I really feel like writing tonight, but it's Wednesday night, and tonight happens to be a new episode of "Criminal Minds". I'm addicted to Criminal Minds, and I especially think Garcia is a babe.
Anyway, as I'm trying to watch this new episode, my small son and daughter are going to sleep, or should I say, trying to go to sleep.
I don't know why it is, that on the ONE night of the week I actually want to watch something, they decide it's time to play romper room in their bedroom. All I can say is I'm glad I Tivo'ed it. I missed half of it.

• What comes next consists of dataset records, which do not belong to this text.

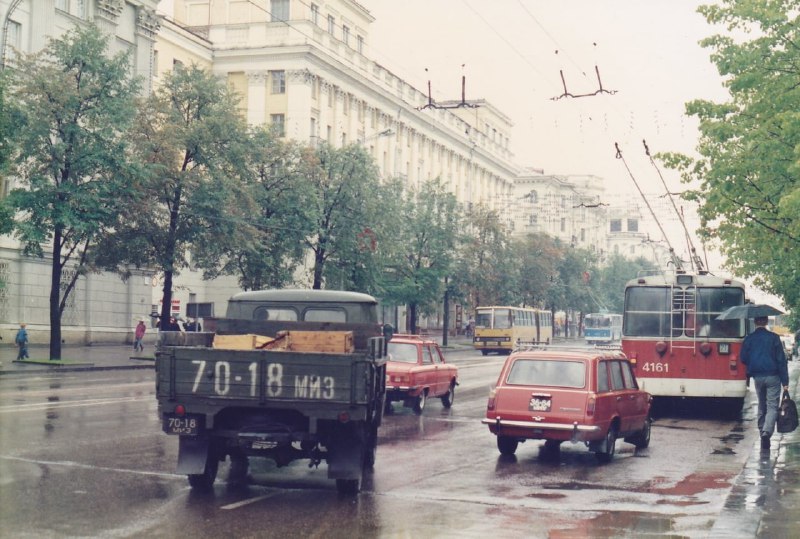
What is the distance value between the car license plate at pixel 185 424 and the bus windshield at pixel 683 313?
47.2ft

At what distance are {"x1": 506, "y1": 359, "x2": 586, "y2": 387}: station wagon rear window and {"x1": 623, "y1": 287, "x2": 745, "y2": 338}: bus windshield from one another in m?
8.55

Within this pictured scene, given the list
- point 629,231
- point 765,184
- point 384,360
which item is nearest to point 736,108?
point 765,184

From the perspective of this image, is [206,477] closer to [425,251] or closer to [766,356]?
[766,356]

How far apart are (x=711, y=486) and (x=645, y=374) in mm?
10856

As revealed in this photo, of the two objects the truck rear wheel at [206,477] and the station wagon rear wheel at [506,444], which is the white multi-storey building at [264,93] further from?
the truck rear wheel at [206,477]

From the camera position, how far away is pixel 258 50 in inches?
2781

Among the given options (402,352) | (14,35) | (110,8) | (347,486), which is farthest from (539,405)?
(110,8)

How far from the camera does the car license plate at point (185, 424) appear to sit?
11281 millimetres

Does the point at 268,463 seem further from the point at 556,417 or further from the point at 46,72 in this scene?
the point at 46,72

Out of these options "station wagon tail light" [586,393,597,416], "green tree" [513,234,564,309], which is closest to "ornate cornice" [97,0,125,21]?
"station wagon tail light" [586,393,597,416]

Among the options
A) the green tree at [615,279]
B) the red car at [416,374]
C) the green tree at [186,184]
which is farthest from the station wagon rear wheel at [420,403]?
the green tree at [615,279]

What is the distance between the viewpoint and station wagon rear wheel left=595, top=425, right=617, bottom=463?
1511cm

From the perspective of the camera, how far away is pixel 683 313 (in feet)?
76.9

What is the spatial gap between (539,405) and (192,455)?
18.3ft
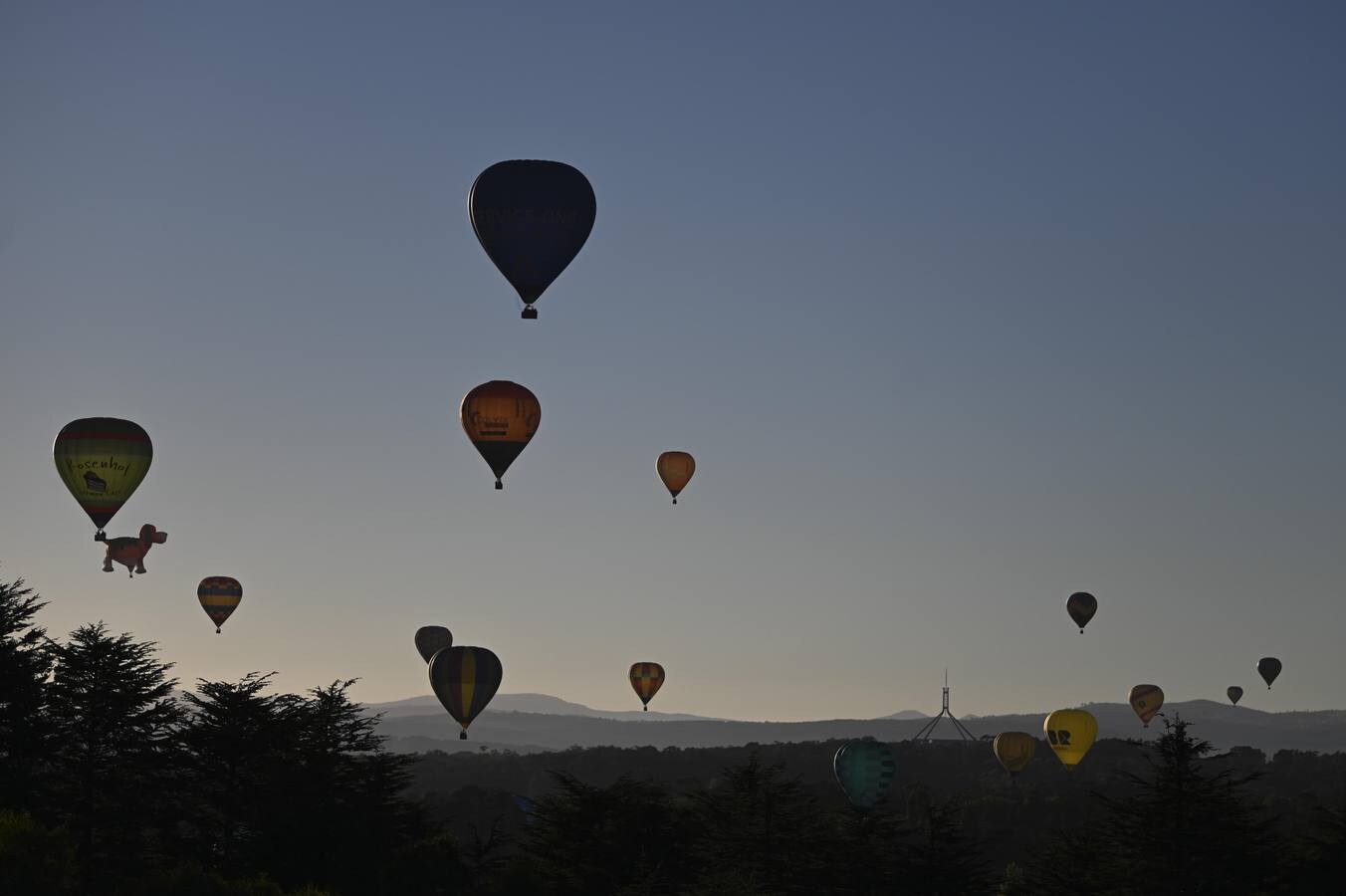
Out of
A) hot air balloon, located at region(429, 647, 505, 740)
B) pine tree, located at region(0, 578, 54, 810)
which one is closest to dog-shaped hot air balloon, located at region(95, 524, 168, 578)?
hot air balloon, located at region(429, 647, 505, 740)

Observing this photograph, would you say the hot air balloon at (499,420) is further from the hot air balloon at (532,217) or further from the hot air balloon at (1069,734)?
the hot air balloon at (1069,734)

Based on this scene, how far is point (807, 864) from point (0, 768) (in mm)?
33262

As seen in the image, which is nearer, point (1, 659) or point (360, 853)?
point (1, 659)

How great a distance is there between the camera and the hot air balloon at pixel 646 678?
143125mm

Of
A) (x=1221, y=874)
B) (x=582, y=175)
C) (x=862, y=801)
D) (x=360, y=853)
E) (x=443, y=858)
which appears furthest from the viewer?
(x=862, y=801)

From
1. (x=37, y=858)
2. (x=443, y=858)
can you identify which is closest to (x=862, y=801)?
(x=443, y=858)

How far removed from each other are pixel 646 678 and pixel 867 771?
2879 cm

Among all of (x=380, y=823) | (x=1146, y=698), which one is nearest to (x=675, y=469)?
(x=380, y=823)

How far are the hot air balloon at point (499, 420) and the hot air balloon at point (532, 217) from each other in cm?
944

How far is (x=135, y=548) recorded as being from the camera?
125 metres

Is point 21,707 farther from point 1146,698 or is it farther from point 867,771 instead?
point 1146,698

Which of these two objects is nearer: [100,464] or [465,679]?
[100,464]

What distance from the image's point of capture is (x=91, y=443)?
279 ft

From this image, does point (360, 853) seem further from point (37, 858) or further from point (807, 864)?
point (37, 858)
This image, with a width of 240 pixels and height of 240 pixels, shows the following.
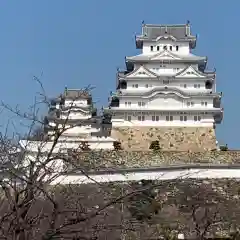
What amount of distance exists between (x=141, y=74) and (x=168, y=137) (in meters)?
5.16

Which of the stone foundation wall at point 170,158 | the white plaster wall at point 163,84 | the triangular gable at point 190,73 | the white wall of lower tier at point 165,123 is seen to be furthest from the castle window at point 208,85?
the stone foundation wall at point 170,158

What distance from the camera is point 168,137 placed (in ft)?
122

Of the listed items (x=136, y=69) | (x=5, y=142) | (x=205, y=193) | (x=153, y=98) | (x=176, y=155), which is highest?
(x=136, y=69)

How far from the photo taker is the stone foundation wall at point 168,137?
36531 millimetres

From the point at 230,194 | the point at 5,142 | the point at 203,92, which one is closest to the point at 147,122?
the point at 203,92

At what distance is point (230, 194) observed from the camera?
27672mm

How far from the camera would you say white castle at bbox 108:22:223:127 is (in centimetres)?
3791

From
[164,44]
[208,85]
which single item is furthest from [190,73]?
[164,44]

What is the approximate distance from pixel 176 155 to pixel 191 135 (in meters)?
6.67

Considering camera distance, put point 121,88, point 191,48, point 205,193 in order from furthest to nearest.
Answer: point 191,48
point 121,88
point 205,193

This is almost the same scenario that plays out on the weekends...on the day’s I “can” sleep in, my kids wake me at 5AM...it’s not fair, I have already done the all night baby thing, the co-sleeping thing, the last 5 years of total exhaustion, so why do they have to do this now?? I love them so much, that I can’t even think of turning them away, so most nights my king sized bed is pretty crowded.
My son just came into my room. Even though I've tucked him in about 5 times, gotten him some water, gave him hugs, kisses and cuddles, he just came tip toeing in, saying he "needed" more cuddles. I told him he had already had "40 Gazillion hugs, kisses and cuddles". He then said, "yes, but not tonight". I don't know why I think that is so cute, maybe because he looked so serious and contemplative when he said it. It was one of those moments that make being a mom really worth it, even though I'm about to pull my teeth out from having two kids going through the "terrible twos" at the same time, even though one of them is about to turn 5. He never went through the TT's, but he's definitely going through the terrible 4's.

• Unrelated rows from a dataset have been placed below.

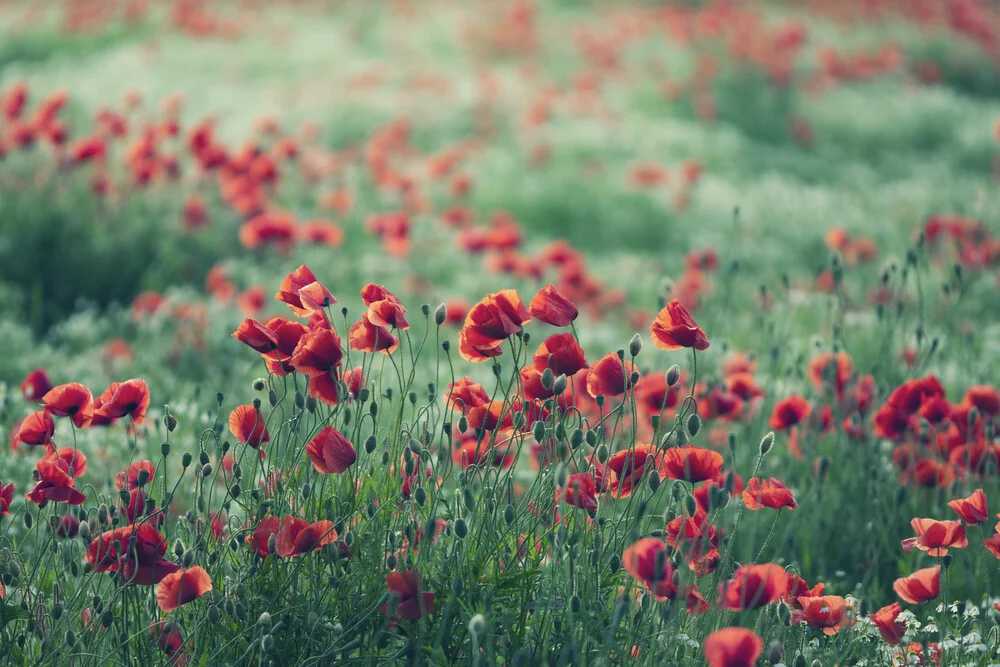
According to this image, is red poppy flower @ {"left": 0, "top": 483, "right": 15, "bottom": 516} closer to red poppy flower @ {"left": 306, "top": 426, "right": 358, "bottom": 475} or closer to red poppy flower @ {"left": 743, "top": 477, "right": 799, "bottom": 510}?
red poppy flower @ {"left": 306, "top": 426, "right": 358, "bottom": 475}

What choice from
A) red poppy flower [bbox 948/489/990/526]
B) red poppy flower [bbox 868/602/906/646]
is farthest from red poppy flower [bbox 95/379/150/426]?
red poppy flower [bbox 948/489/990/526]

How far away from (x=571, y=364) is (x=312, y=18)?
13.4m

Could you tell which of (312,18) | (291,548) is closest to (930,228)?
(291,548)

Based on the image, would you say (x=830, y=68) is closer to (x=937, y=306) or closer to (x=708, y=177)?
(x=708, y=177)

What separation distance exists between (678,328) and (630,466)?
0.88 feet

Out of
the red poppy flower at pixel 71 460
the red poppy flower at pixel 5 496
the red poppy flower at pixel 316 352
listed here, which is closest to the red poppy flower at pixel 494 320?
the red poppy flower at pixel 316 352

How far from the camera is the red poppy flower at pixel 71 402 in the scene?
1.80 metres

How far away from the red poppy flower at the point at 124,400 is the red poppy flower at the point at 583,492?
0.81 metres

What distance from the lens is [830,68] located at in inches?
379

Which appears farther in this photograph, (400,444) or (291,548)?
(400,444)

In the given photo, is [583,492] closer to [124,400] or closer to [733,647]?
[733,647]

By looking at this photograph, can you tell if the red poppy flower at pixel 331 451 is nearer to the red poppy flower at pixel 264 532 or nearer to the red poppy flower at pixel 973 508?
the red poppy flower at pixel 264 532

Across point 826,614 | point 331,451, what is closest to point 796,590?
point 826,614

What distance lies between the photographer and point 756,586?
4.83ft
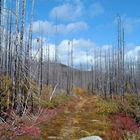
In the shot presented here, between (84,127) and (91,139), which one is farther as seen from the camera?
(84,127)

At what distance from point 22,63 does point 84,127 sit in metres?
14.6

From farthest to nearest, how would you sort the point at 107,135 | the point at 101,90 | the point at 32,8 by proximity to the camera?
the point at 101,90 → the point at 32,8 → the point at 107,135

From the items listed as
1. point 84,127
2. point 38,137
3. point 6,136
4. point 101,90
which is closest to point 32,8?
point 84,127

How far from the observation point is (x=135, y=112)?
21109mm

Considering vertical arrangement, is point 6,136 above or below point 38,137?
above

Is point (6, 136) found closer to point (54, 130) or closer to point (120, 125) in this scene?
point (54, 130)

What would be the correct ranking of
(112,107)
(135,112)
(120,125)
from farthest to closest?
(112,107), (135,112), (120,125)

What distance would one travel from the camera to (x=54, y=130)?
1741cm

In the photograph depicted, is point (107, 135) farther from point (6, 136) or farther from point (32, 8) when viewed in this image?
point (32, 8)

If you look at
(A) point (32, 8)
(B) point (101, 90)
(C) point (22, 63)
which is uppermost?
(A) point (32, 8)

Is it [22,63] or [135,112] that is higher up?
[22,63]

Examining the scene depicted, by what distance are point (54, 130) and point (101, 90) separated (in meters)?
49.9

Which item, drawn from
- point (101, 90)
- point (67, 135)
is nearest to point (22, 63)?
point (67, 135)

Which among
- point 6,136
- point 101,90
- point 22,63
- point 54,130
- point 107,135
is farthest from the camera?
point 101,90
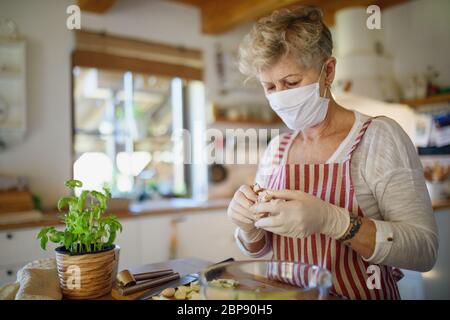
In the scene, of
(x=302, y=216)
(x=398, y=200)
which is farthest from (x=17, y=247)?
(x=398, y=200)

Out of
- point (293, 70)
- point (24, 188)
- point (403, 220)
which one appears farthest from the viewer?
point (24, 188)

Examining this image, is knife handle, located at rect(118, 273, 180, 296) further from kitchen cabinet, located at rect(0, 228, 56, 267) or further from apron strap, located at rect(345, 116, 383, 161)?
kitchen cabinet, located at rect(0, 228, 56, 267)

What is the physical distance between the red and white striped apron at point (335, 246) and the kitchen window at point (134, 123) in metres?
1.85

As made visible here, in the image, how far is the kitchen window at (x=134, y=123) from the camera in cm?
300

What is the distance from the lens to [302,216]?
2.72ft

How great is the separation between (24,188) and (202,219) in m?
1.19

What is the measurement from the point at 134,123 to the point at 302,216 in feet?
8.86

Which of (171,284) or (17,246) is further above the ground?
(171,284)

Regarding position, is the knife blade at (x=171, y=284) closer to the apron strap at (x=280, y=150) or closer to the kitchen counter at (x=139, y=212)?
the apron strap at (x=280, y=150)

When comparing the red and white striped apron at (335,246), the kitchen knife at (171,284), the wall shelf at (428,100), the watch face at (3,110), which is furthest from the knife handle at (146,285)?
the wall shelf at (428,100)

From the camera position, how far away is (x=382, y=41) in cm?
358

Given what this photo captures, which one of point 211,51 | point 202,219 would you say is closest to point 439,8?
point 211,51
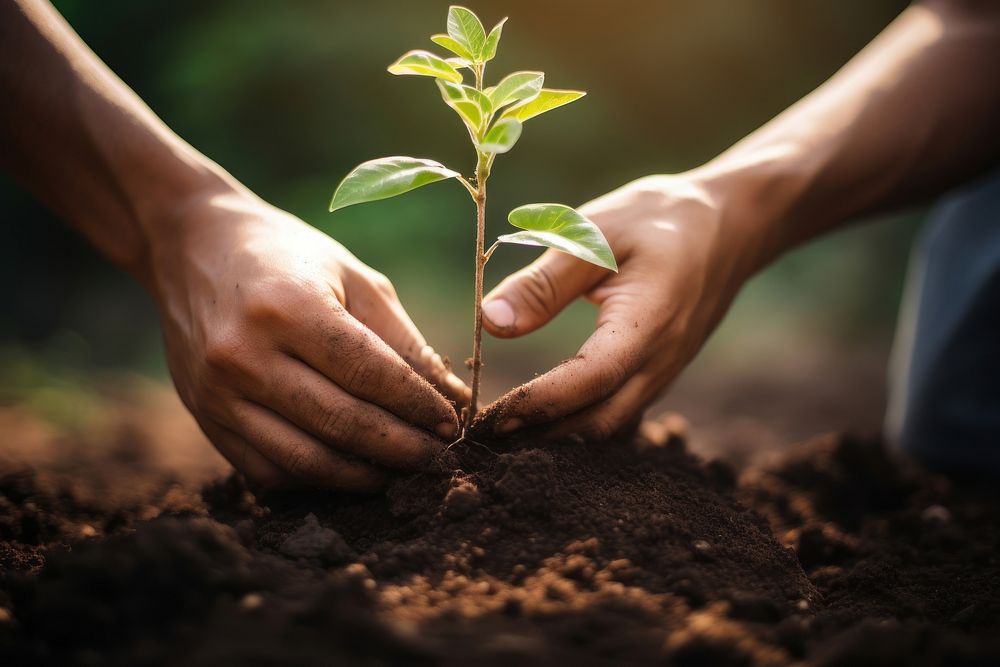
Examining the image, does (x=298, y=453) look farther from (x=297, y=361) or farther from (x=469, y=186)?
(x=469, y=186)

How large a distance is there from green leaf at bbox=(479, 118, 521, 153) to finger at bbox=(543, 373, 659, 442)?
0.68m

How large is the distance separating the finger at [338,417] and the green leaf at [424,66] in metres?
0.66

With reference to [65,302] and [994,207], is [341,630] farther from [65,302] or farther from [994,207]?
[65,302]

Also, my "friend" told me today her new boyfriend was coming from CA for a visit. I know this shouldn't bug me, for gads sake I'm married, but it does. It bothers me in that jealous way I don't want it to bother me.
Damn, I just don't know what to do or feel anymore. So I sit here, and let my mind wander in all sorts of ways.

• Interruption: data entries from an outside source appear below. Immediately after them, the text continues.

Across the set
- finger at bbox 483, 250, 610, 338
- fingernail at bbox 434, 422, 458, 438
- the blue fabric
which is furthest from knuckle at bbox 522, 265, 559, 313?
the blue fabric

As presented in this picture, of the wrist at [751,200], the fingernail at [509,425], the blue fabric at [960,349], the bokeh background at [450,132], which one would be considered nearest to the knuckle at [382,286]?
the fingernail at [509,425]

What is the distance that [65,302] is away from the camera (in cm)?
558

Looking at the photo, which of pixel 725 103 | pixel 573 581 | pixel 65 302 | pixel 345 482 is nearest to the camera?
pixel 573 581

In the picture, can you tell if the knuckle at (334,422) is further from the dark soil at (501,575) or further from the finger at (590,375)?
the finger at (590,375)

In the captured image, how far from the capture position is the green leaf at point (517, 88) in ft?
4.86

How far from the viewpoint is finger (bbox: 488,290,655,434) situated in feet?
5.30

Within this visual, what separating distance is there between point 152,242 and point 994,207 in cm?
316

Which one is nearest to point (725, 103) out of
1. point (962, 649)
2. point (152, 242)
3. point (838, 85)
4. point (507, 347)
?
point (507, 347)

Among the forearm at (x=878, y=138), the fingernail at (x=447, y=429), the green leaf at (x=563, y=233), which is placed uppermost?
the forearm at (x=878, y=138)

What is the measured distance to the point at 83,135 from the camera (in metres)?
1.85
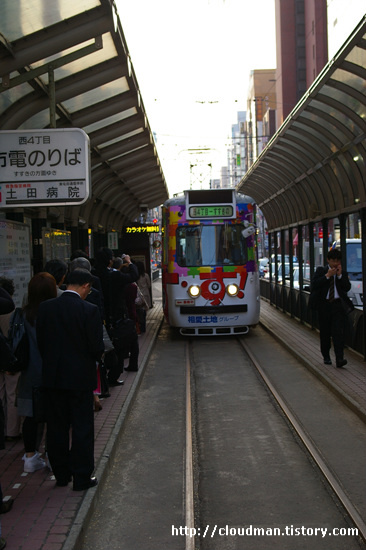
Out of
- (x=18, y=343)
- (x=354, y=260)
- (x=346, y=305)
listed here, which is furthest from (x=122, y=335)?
(x=354, y=260)

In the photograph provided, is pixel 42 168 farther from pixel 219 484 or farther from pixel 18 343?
pixel 219 484

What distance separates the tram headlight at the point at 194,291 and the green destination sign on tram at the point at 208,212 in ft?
5.01

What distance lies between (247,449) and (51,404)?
8.23ft

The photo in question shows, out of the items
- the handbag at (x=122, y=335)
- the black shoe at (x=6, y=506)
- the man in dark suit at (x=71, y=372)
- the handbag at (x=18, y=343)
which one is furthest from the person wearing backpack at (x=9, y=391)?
the handbag at (x=122, y=335)

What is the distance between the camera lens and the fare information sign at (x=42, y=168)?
26.8 ft

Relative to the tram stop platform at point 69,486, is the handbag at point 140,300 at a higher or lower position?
higher

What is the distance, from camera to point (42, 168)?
8219 mm

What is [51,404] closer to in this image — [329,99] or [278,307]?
[329,99]

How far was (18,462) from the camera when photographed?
6227 millimetres

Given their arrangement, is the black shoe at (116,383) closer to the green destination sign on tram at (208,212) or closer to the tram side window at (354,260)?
the tram side window at (354,260)

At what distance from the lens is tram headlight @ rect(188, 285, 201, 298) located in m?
14.7

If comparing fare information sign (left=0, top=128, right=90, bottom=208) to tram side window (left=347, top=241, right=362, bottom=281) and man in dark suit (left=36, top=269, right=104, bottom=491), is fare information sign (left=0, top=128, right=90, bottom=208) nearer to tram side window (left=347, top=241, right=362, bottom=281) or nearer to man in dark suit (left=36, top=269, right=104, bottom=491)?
man in dark suit (left=36, top=269, right=104, bottom=491)

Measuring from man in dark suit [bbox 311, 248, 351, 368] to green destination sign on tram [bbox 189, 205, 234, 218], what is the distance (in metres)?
4.49

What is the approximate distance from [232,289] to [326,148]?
356cm
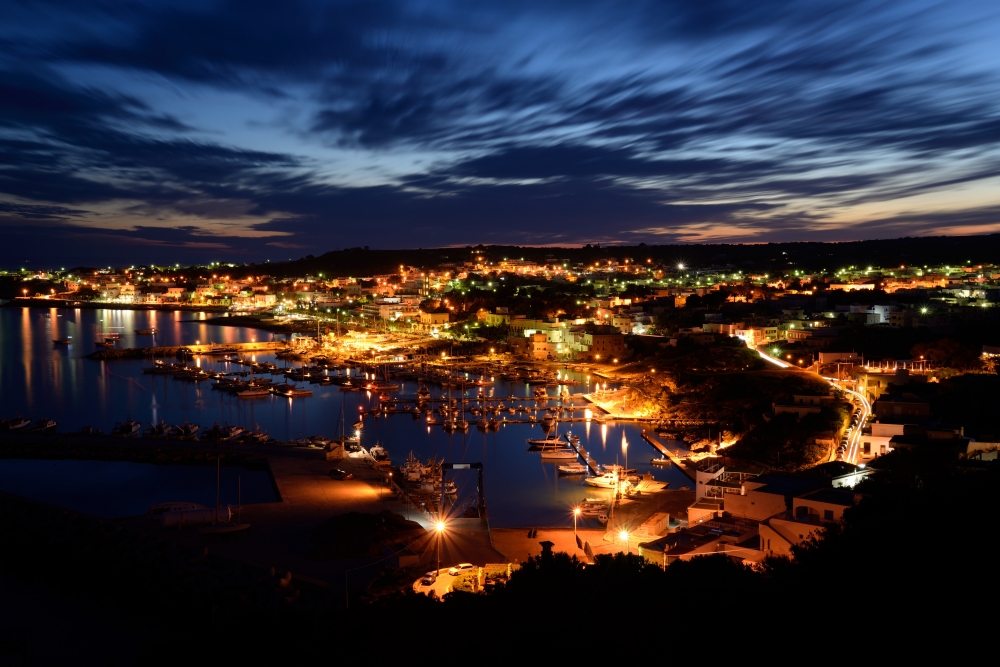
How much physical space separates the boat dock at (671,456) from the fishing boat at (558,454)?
129cm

I should set some goals for this year, but I always find that destructive. If I don’t do them, then I feel like crap...if I do, I get cocky...
Goals should be seen and not heard. I can’t say them, because that will jinx myself, and I don’t do resolutions, but I do wishes and hopes, maybe that is the same thing, who the hell knows anyway??
Oh, and by the way, a huge bag of Dorrito’s and sour cream dip is calling my name...so I must go indulge..
I wish for happiness and love in the new year, what’s your wish??